**Task description**
From the rows below, pull out each line that contains the word "shirt".

**Data for this task**

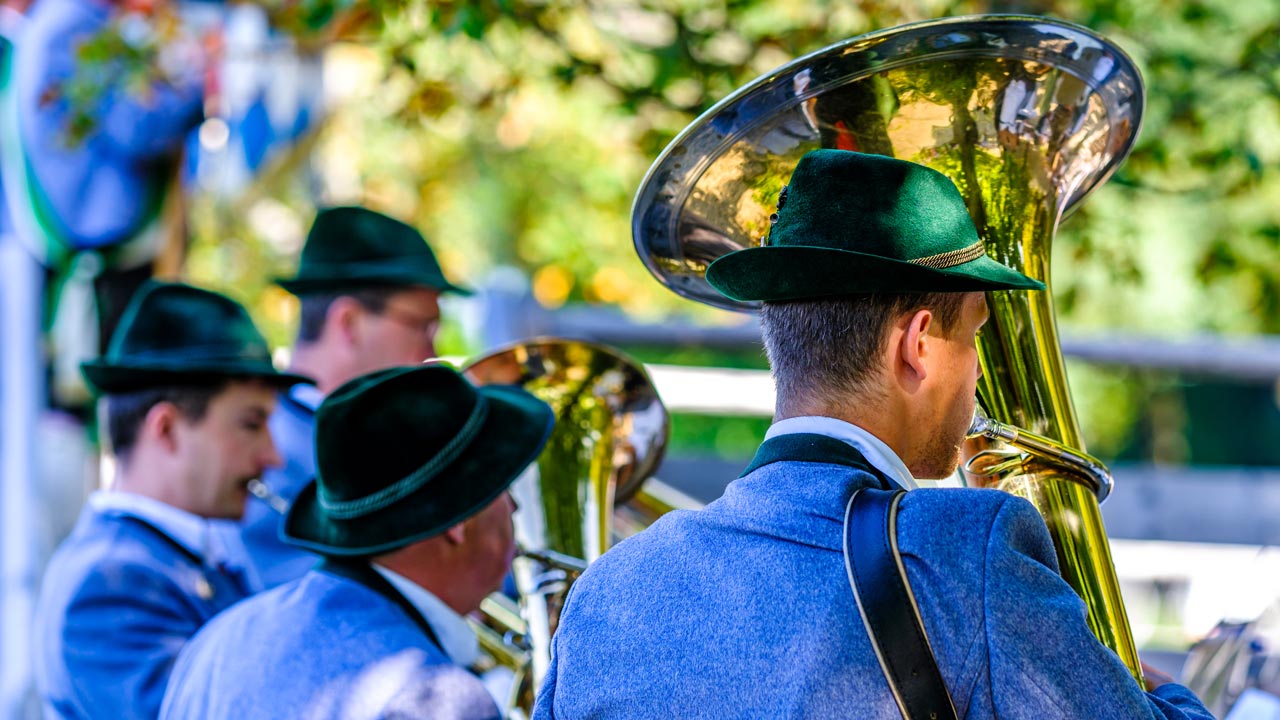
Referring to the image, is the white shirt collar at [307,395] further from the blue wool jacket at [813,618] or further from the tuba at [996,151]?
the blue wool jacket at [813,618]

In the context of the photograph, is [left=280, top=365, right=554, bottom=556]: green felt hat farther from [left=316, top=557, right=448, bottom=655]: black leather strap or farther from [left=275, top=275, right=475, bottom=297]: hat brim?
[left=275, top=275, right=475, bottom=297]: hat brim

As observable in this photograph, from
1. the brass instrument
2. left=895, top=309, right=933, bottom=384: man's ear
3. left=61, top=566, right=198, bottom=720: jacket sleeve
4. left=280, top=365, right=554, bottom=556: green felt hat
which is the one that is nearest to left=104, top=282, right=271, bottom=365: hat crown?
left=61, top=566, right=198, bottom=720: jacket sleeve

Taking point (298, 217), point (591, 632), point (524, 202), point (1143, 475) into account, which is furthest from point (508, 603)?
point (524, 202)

---

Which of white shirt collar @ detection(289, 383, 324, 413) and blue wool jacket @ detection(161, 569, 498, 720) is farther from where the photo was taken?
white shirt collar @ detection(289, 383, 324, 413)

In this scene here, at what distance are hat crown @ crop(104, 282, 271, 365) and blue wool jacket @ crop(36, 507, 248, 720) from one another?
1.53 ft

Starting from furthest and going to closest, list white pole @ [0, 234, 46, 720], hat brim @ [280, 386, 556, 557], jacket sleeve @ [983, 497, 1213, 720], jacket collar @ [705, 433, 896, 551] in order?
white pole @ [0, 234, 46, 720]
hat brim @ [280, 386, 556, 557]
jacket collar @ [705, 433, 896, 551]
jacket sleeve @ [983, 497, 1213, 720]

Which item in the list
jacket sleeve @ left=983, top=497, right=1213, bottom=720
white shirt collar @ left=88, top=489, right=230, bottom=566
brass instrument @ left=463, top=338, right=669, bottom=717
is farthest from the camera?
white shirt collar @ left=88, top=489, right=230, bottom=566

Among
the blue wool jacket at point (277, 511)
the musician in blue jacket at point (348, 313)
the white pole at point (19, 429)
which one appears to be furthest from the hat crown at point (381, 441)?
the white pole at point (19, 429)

**The solution**
Referring to the image, is the white shirt collar at [307,395] further from the blue wool jacket at [813,618] or further from the tuba at [996,151]?
Which of white shirt collar @ detection(289, 383, 324, 413) and blue wool jacket @ detection(161, 569, 498, 720) is farther from where the photo was taken?
white shirt collar @ detection(289, 383, 324, 413)
white shirt collar @ left=88, top=489, right=230, bottom=566
white shirt collar @ left=88, top=489, right=230, bottom=566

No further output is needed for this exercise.